START Excerpted text
# Firewall Script?

## Carrion

Hi again,

I was just wondering if there's a firewall script or anything that can be used for Gentoo to prevent intruders in a public network from like a Starbuck's or other places (my own university's library is one I'm very paranoid of).

Please note: I am a paranoid person when it comes to computer security (but nothing else really).

----------

## Goverp

If I understand correctly, UFW comes with a default configuration to do that, and looks pretty simple to open services if you need to.

That said, I installed it, and it appeared to be blocking outgoing connections as well as incoming, which was a bit too secure  :Embarassed:    I obviously don't understand correctly, and not had time to sort it out.

----------

## Bones McCracker

There are lots of packages that help you build and maintain a firewall.

http://gpo.zugaina.org/net-firewall

A couple of those that might be good for you are 'firehol' and 'ufw'.

You might enjoy building your own, though, in iptables (which is the userspace program for directly configuring netfilter).  Building your own will teach you a lot.  You can google for information about iptables.  You can find some gentoo specific stuff as well.

----------

## Carrion

Thank you both for introducing me to UFW. It does seem to be quite complex but at the same time it seems to be a very strong firewall.
END Excerpted text
→ Stated problem 1
Please pull out every line of the listing below that contains the word "image".
START Given entries
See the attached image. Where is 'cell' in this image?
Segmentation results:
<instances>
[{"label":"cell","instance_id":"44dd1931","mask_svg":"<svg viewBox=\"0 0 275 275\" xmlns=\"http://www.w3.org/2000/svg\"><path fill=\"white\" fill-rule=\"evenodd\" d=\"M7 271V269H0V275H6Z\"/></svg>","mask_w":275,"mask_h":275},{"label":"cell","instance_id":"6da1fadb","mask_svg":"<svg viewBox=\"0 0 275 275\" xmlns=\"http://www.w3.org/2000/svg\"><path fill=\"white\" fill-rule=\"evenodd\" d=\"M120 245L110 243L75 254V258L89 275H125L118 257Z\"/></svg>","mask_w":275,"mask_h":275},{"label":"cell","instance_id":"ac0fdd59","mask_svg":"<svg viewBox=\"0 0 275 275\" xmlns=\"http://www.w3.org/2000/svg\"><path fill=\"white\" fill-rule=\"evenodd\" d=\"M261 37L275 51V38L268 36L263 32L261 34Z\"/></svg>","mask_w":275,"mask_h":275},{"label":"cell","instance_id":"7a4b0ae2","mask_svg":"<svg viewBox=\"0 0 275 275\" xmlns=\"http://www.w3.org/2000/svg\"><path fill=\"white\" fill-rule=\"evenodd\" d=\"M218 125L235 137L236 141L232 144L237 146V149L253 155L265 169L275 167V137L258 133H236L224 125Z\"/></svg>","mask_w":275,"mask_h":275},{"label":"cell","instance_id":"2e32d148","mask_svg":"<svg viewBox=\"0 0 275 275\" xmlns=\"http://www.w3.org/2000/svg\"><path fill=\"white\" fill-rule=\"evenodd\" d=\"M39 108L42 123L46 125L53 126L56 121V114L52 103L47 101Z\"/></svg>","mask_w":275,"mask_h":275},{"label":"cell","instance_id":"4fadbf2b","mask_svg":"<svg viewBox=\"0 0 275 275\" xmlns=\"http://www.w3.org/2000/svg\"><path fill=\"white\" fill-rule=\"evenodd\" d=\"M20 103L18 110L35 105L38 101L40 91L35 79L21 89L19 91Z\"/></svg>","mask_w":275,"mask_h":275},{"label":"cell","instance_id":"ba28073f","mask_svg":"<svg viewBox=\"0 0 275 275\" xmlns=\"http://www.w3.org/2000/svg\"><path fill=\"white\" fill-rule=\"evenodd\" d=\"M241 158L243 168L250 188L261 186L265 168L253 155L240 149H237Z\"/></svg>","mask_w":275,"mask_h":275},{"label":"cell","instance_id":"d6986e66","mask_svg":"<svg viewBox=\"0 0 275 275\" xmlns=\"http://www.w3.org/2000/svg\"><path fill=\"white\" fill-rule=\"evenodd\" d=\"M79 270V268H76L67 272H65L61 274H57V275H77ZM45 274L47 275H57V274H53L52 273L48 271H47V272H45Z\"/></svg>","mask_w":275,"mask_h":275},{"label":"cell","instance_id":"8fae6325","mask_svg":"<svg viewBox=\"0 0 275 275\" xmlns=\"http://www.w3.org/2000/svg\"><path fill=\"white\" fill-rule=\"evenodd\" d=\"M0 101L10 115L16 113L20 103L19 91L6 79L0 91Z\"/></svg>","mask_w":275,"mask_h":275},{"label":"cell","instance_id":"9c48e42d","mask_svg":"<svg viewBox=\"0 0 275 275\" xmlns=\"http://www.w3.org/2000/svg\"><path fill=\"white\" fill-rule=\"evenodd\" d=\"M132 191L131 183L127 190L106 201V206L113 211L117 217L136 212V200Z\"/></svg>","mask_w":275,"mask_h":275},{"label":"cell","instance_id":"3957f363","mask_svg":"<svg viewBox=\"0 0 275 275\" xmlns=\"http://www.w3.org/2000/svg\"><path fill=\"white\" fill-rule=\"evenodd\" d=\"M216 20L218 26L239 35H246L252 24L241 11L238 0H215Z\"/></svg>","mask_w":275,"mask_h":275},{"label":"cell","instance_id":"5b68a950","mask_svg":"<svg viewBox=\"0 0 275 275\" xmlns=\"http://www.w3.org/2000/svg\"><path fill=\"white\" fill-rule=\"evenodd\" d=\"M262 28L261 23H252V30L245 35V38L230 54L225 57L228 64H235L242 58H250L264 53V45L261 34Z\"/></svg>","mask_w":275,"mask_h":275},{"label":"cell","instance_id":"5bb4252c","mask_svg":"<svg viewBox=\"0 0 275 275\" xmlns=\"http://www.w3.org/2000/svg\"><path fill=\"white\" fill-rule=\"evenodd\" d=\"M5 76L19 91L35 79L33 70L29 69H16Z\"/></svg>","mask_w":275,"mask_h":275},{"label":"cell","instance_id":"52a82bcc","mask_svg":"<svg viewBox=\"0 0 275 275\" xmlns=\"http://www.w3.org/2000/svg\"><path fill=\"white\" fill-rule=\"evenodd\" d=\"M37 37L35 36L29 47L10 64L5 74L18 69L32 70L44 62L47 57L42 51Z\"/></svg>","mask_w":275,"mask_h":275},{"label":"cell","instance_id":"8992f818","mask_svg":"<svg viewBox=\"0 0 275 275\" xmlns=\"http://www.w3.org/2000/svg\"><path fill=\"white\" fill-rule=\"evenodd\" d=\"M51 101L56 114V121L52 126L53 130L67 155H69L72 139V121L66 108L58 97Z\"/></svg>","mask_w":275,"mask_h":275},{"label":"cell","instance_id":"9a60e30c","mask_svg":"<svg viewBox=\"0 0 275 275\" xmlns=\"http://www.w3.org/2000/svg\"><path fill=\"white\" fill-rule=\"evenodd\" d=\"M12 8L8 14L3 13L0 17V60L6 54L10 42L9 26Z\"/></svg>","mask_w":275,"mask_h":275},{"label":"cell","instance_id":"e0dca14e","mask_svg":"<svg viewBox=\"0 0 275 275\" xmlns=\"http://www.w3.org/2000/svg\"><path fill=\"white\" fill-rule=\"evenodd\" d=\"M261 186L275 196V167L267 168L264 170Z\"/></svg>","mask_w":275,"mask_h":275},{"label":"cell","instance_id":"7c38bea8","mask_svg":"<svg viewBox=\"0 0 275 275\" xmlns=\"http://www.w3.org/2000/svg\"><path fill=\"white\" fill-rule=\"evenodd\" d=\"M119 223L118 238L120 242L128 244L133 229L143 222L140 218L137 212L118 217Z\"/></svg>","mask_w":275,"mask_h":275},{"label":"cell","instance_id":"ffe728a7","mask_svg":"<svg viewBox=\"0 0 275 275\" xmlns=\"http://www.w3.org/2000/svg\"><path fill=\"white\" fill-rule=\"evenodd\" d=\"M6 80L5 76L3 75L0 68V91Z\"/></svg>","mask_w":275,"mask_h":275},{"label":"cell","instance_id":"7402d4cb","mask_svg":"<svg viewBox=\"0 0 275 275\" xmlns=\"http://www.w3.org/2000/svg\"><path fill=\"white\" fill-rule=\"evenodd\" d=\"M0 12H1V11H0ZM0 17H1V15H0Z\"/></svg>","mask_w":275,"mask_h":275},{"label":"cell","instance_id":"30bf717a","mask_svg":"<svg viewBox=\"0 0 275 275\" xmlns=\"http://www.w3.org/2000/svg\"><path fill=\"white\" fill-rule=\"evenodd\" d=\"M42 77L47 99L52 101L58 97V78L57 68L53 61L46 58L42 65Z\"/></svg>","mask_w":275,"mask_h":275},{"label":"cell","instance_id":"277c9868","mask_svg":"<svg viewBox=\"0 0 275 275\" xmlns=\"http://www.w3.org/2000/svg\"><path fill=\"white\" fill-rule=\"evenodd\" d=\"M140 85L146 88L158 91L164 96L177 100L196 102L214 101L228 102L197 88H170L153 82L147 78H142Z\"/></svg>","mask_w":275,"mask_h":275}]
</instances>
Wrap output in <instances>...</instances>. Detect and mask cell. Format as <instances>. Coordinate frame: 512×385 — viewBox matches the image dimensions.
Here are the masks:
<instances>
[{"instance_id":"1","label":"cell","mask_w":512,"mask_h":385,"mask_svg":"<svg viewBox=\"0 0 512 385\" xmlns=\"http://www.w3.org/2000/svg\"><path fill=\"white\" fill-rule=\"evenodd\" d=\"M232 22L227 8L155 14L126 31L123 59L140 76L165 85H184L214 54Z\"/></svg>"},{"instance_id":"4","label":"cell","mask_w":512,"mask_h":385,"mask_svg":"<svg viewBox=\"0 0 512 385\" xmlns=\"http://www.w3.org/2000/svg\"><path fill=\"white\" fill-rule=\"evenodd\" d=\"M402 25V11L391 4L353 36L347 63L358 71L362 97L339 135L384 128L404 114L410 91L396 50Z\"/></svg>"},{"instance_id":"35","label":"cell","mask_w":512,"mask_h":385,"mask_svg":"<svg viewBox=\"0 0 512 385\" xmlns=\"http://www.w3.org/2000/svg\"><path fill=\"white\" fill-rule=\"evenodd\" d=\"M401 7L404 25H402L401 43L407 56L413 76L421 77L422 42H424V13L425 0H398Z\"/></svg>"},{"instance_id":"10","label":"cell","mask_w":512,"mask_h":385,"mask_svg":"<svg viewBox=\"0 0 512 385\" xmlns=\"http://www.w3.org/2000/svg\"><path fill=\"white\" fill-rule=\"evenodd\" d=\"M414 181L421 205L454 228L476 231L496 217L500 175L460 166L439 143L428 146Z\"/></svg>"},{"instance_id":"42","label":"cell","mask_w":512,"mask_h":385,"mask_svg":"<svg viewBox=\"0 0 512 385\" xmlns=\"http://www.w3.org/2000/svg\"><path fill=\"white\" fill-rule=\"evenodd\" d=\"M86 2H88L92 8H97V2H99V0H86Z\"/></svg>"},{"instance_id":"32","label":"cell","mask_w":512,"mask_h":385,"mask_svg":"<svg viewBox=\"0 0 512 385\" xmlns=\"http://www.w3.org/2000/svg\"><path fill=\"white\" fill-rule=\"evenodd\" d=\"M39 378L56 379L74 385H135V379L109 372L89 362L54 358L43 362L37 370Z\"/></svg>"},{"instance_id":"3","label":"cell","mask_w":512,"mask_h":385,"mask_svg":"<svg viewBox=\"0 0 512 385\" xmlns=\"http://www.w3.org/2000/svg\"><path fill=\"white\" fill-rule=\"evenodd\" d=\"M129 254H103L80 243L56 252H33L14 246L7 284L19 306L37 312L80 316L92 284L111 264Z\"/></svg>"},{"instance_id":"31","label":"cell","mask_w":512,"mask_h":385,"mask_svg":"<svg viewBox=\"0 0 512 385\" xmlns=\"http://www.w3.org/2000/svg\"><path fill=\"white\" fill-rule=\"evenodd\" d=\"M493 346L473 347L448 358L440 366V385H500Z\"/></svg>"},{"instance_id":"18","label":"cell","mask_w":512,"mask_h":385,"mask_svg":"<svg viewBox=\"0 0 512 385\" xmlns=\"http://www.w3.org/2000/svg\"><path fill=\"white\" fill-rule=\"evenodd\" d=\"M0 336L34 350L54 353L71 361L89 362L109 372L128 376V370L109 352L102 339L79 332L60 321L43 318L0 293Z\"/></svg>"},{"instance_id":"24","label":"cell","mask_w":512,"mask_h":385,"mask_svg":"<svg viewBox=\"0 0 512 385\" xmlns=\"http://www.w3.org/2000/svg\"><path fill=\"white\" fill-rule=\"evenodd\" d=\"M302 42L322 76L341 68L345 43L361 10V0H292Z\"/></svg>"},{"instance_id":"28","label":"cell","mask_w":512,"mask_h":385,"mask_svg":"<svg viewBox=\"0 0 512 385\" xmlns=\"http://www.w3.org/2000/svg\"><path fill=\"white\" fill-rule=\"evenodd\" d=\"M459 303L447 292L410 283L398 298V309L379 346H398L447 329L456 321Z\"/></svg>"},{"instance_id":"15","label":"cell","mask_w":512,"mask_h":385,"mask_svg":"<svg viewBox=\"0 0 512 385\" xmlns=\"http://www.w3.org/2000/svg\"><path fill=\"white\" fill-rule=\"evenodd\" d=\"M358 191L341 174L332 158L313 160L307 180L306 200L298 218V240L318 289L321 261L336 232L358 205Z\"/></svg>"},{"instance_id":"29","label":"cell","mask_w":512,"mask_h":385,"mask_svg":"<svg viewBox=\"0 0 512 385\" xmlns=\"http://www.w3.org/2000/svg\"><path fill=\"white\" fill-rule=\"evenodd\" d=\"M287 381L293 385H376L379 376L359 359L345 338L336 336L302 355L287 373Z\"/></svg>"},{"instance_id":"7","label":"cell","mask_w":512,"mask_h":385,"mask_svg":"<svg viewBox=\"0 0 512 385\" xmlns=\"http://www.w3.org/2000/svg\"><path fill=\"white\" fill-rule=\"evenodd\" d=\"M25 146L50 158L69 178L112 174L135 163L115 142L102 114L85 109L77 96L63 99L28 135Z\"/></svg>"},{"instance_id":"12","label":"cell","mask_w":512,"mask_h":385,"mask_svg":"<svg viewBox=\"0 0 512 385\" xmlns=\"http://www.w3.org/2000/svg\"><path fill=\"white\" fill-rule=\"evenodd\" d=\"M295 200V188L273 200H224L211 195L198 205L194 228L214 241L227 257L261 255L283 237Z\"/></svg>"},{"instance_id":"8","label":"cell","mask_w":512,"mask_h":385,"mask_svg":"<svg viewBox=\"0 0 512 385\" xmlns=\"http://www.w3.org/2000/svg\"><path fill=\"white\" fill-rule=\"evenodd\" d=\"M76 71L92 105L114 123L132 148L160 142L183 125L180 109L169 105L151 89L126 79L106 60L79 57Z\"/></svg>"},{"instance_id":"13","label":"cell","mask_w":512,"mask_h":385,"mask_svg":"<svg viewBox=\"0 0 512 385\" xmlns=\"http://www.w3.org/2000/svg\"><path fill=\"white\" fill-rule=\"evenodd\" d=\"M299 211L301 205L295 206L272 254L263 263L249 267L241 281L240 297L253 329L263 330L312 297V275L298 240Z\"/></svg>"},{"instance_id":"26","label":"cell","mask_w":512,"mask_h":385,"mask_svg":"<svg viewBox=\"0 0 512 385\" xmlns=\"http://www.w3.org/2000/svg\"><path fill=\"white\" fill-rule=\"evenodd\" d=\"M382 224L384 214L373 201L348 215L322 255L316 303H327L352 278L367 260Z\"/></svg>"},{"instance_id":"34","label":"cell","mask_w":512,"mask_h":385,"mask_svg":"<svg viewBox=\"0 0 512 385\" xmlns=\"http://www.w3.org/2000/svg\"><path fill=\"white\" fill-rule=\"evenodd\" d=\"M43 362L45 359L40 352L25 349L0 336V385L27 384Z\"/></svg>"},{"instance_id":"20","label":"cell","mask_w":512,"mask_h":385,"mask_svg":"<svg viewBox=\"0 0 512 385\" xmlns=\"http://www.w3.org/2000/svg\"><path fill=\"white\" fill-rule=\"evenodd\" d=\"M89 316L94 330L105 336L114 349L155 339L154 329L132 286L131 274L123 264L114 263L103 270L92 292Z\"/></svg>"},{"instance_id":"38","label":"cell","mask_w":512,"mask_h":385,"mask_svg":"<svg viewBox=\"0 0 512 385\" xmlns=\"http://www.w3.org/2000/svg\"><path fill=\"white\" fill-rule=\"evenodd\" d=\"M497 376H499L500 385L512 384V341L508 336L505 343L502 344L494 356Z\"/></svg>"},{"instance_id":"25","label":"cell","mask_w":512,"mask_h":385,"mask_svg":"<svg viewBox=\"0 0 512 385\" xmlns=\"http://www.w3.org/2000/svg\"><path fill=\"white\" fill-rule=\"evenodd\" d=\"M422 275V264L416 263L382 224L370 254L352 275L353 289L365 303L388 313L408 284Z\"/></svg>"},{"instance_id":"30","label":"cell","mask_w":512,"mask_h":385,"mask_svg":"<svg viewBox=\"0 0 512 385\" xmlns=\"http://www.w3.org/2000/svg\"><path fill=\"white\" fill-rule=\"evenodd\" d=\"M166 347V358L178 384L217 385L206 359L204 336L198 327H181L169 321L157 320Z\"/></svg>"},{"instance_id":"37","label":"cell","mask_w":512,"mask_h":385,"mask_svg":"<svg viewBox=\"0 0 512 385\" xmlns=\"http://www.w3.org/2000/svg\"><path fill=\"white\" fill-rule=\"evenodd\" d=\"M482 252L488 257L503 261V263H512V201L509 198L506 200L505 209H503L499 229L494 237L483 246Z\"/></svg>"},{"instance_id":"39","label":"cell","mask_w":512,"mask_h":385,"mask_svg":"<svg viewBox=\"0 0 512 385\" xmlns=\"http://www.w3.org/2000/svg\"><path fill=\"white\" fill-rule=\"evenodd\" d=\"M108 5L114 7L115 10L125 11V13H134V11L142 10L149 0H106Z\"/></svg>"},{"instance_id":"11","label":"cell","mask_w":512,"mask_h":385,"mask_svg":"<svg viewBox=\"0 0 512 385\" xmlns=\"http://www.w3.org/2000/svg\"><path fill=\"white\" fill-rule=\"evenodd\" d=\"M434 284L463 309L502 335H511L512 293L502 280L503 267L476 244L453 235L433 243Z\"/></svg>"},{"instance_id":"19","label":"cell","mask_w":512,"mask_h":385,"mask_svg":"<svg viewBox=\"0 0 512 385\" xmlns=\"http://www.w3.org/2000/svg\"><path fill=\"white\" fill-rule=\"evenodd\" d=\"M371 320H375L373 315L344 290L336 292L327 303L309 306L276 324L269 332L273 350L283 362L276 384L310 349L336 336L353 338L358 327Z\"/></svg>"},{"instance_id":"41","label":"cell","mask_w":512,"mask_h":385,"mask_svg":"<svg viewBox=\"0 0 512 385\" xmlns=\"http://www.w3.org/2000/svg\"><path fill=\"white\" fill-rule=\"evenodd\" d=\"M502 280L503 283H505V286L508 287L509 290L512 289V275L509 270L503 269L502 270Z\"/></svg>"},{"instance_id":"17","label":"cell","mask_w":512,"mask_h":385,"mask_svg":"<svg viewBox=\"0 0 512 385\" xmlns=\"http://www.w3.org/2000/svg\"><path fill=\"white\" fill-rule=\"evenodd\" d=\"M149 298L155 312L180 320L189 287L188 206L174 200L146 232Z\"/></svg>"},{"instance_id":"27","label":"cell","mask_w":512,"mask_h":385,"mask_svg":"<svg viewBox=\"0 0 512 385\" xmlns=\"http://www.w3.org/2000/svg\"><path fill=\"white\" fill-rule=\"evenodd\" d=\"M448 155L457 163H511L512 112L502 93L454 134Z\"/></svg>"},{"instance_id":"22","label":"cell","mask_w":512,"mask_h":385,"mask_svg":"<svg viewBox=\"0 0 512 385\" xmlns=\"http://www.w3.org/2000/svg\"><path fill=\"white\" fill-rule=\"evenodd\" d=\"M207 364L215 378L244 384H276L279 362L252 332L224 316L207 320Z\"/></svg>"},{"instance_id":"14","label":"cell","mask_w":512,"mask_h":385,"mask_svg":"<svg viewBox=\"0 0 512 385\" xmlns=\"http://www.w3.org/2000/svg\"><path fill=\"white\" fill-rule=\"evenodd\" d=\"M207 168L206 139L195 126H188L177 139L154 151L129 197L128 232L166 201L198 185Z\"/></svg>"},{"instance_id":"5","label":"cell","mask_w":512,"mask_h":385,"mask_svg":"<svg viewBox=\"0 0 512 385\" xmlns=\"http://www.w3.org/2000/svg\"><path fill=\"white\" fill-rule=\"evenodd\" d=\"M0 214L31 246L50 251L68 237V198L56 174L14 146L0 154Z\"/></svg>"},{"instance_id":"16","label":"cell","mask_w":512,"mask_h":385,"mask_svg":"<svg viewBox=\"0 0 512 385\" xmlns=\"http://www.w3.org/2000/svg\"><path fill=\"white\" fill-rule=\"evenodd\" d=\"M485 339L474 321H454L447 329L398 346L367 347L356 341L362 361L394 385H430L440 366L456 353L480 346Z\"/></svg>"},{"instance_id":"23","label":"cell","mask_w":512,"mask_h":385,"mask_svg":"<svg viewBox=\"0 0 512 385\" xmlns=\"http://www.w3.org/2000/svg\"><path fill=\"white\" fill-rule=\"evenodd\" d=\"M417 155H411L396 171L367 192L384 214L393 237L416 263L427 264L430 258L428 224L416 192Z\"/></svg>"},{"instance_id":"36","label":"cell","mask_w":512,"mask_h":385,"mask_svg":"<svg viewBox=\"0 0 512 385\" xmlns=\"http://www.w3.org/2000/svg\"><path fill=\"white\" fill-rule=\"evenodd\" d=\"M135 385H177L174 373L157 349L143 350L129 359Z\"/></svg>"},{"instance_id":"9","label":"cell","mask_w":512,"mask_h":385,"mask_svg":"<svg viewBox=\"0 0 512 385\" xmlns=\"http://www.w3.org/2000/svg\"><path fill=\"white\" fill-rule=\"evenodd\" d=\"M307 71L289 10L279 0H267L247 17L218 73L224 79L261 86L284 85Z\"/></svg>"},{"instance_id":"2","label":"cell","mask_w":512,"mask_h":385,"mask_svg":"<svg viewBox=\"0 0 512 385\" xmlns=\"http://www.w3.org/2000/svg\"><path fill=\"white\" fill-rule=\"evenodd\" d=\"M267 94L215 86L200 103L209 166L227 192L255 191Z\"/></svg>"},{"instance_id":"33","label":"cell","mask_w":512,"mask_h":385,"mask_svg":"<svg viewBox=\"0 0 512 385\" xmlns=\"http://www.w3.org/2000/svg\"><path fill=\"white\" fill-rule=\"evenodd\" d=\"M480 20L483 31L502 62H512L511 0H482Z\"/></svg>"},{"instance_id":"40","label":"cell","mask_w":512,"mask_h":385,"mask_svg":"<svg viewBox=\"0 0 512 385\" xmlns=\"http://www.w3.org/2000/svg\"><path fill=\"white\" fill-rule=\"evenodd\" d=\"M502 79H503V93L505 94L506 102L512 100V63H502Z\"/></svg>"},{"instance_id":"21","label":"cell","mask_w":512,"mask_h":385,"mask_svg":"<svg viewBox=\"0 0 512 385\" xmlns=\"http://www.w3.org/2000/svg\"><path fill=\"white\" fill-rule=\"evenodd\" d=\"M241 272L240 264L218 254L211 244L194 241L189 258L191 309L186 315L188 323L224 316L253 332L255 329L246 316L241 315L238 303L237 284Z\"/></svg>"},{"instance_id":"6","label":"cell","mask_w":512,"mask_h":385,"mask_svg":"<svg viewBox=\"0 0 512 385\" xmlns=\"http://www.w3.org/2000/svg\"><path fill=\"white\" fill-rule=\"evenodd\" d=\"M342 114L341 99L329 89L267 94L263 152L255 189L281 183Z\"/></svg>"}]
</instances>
END Given entries
→ Stated problem 2
From the firewall thread above, extract the passage starting with "If I understand" and going on through "maintain a firewall.".

→ Finished answer 1
See the attached image. Where is 'cell' in this image?
Wrap output in <instances>...</instances>. Detect and mask cell. Format as <instances>. Coordinate frame: 512×385 — viewBox matches the image dimensions.

→ Finished answer 2
If I understand correctly, UFW comes with a default configuration to do that, and looks pretty simple to open services if you need to.

That said, I installed it, and it appeared to be blocking outgoing connections as well as incoming, which was a bit too secure  :Embarassed:    I obviously don't understand correctly, and not had time to sort it out.

----------

## Bones McCracker

There are lots of packages that help you build and maintain a firewall.